═════ Textauszug ═════

Schlossmuseum Heidenheim

Wozu dient wohl ein Tränenglas?

"Ausgepackt" lautet das Motto im Schlossmuseum Heidenheim, wo eine alte Sammlung neu entdeckt wird, aus der wir besondere Schaustücke vorstellen. Heute: ein Tränenglas.

Wozu dient wohl ein Tränenglas?

In hohem Maße interessant und gelungen ist die zweite Auflage der Ausstellung „Ausgepackt“ im Heidenheimer Schlossmuseum. Einen Untertitel hat sie auch: „Alte Sammlung, neu entdeckt“. Bis die Schau mit Beginn des Novembers in den Winterschlaf fällt, wollen wir an dieser Stelle in unregelmäßigen Abständen wieder besondere Ausstellungsstücke und deren Geschichte vorstellen.

Die Sammlung, von der hier die Rede ist, wurde in den vergangenen 120 Jahren zusammengetragen und geht auf die Initiative des Gymnasialprofessors Eugen Gaus (1850–1934) zurück, der im Jahre 1901 in Heidenheim den Heimat- und Altertumsverein gründete, und zwar zu dem Zwecke, im Schloss eine Altertümer-Sammlung einzurichten.

Sammler und Weltreisende

Gesammelt wurde eigentlich alles. Und es sammelte sich auch einiges an. Rein zeitlich betrachtet, deckt die Sammlung über 50.000 Jahre ab, beginnend mit Fundstücken aus der unterhalb des Schlosses entdeckten Heidenschmiede, einem Rastplatz der Neandertaler. Großen Raum in der Sammlung nehmen Souvenirs ein, die nicht selten in Sachen Geschäft weltreisende Heidenheimer des großbürgerlichen Milieus mitbrachten, nicht zuletzt Mitglieder der Industriellenfamilien Voith, Hartmann, Meebold oder Zoeppritz, die immer auch eine wichtige Rolle in den Reihen des Heimat- und Altertumsvereins spielten.

Im Jahre 1993 ging das zwar vergleichsweise gut inventarisierte, aber über Dachböden und Keller nicht nur auf dem Schloss, sondern gewissermaßen ganz Heidenheim verstreut aufbewahrte Sammelsurium in den Besitz der Stadt über. Doch erst 2010 gelang es, auf dem Schlachthofareal ein provisorisches Depot für wenigstens einen großen Teil der Sammlung einzurichten. Nach dessen Abriss schaffte man es 2019, zirka 80 Prozent des Sammlungsbestandes in einem Zentralmagazin in der Schmelzofenvorstadt einzulagern.

Nero, Rilke, Dagobert

Nun war es erstmals möglich, sich einen mehr oder weniger umfassenden Eindruck über den tatsächlichen Sammlungsbestand zu machen, wobei Überraschungen und auch Neuentdeckungen nicht ausblieben. Folgerichtig werden in der Ausstellung auch Objekte gezeigt, die noch nie in der Öffentlichkeit zu sehen waren. Zum Beispiel: ein Tränenglas.

═════

Aufgabenstellung 1
Filtern Sie aus den nachfolgenden Datensätzen jede Zeile heraus, die die Zeichenfolge „extracted“ enthält, und geben Sie diese Zeilen unverändert wieder.

═════ Dargestellte Daten ═════

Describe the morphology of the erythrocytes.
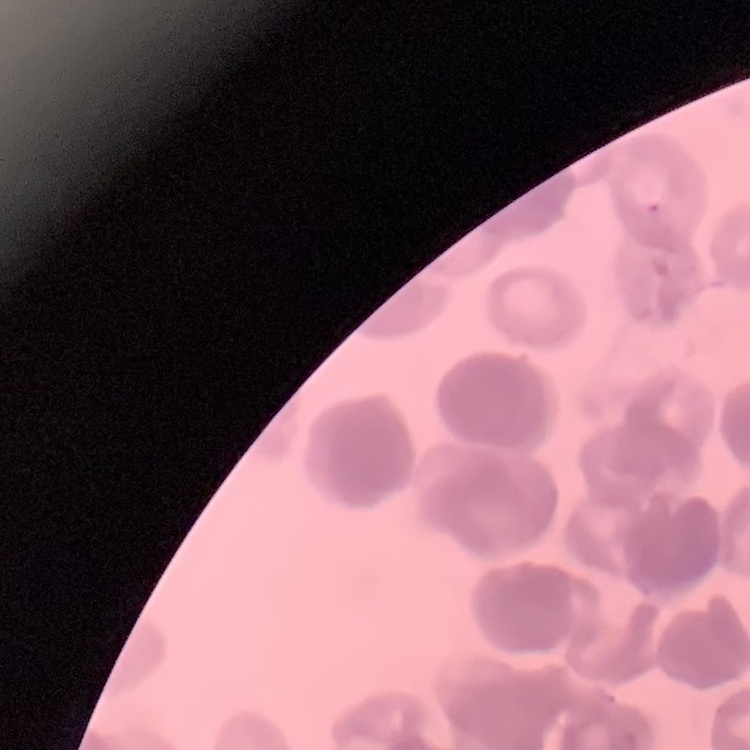
Rouleaux formation.

{
  "image_type": "square crop of a larger photomicrograph",
  "preparation": "thin peripheral smear",
  "stain": "Field's or Giemsa"
}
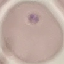

{
  "result": "negative for malaria parasites",
  "capture": "smartphone camera at the microscope eyepiece",
  "image_type": "cell patch, automatically extracted from a larger field of view and resized to 64 × 64 pixels",
  "stain": "Giemsa",
  "preparation": "thin blood film"
}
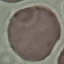

Summary:
  - Result: no malaria parasites detected
  - Image type: automatically extracted cell patch, resized to 64 × 64 pixels
  - Capture: smartphone through the microscope eyepiece
  - Preparation: thin blood film
  - Stain: Giemsa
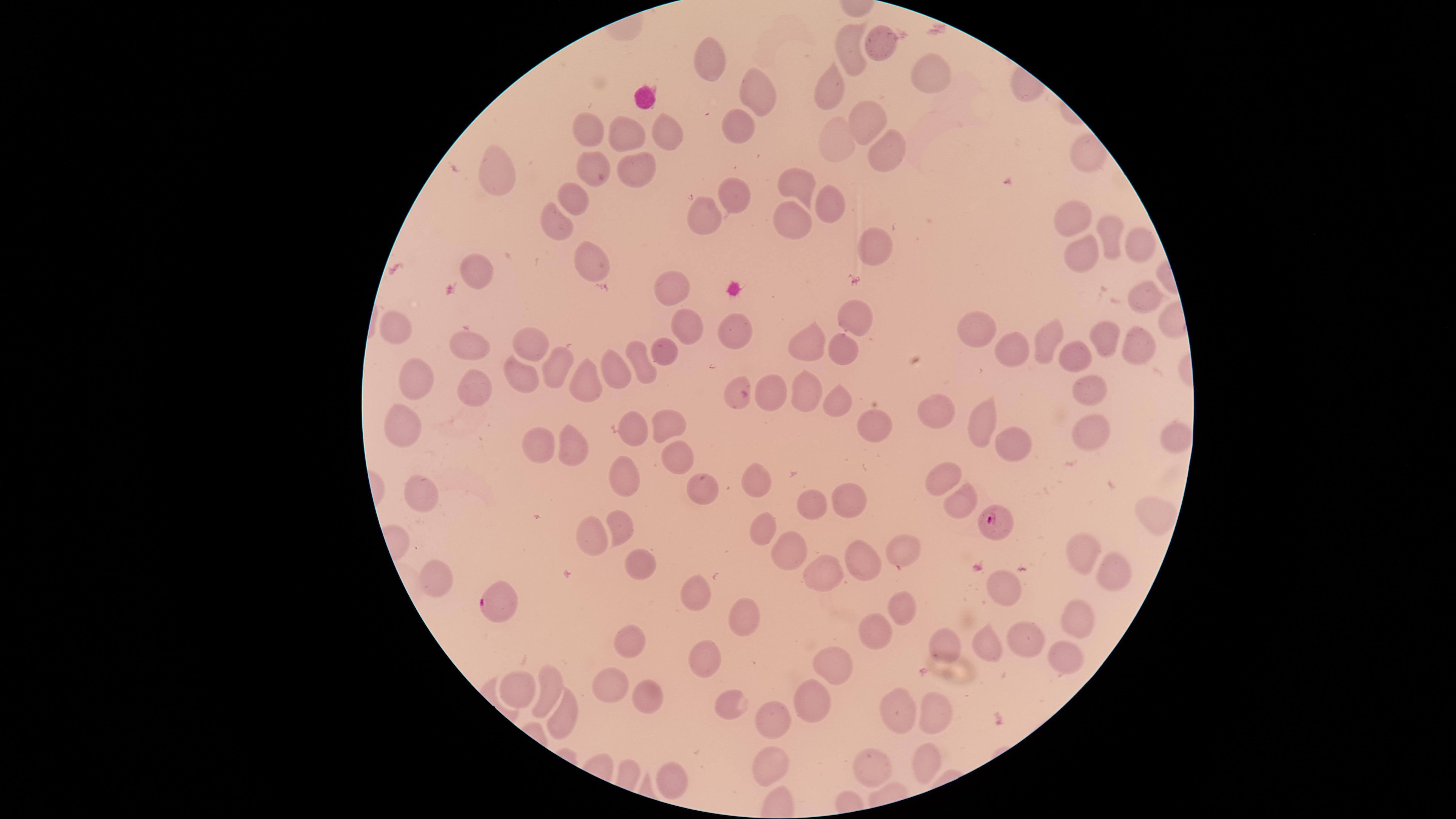
Approximate marker points as [x, y] in pixels. Uninfected RBCs: [845, 43], [878, 47], [710, 56], [924, 71], [833, 89], [756, 100], [863, 120], [663, 129], [588, 131], [621, 131], [742, 131], [837, 145], [883, 146], [1083, 154], [637, 170], [600, 171], [495, 174], [800, 182], [730, 195], [574, 199], [832, 207], [1071, 220], [796, 224], [706, 227], [556, 228], [1108, 231], [1136, 236], [879, 239], [1090, 260], [481, 267], [602, 268], [666, 292], [1144, 297], [863, 319], [685, 332], [732, 332], [404, 334], [979, 334], [1142, 341], [1105, 342], [469, 346], [804, 347], [1050, 348], [530, 349], [667, 351], [843, 351], [1006, 356], [1077, 361], [636, 368], [556, 371], [611, 375], [423, 377], [1083, 383], [518, 384], [583, 384], [472, 388], [768, 388], [801, 390], [739, 391], [842, 404], [937, 412], [978, 424], [669, 426], [1091, 426], [875, 427], [403, 429], [638, 435], [538, 442], [571, 442], [1017, 443], [677, 460], [625, 479], [947, 480], [754, 486], [698, 491], [428, 495], [810, 495], [849, 504], [960, 509], [1147, 512], [618, 522], [598, 529], [762, 533], [1077, 550], [792, 551], [901, 556], [635, 559], [867, 563], [1119, 574], [438, 577], [822, 580], [1002, 587], [696, 592], [905, 608], [1079, 614], [744, 617], [876, 635], [1027, 640], [992, 644], [631, 645], [947, 646], [1067, 659], [701, 664], [830, 668], [611, 682], [517, 685], [521, 689], [551, 694], [645, 696], [813, 699], [731, 704], [893, 707], [935, 716], [777, 720], [561, 722], [772, 756], [874, 760], [924, 760], [667, 773]. Parasitized RBCs: [997, 526], [498, 602]. Image is 1456×819 pixels. Thin blood film. Presence: malaria parasites identified. Giemsa-stained preparation. The visible region is circular. Smartphone photograph through the microscope eyepiece. Species: Plasmodium falciparum. One field of view of the specimen.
State which parasite is depicted.
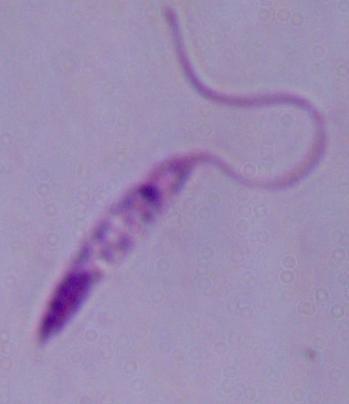

This is Leishmania.

1000x magnification. Photomicrograph.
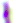
modality = photomicrograph
identification = Toxoplasma gondii
magnification = 400x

═════

Aufgabenstellung 2
In welchem Jahr gründete Eugen Gaus laut dem Textauszug den Heimat- und Altertumsverein in Heidenheim?

Antwort 1
  "image_type": "cell patch, automatically extracted from a larger field of view and resized to 64 × 64 pixels",
  - Image type: automatically extracted cell patch, resized to 64 × 64 pixels

Antwort 2
Im Jahr 1901.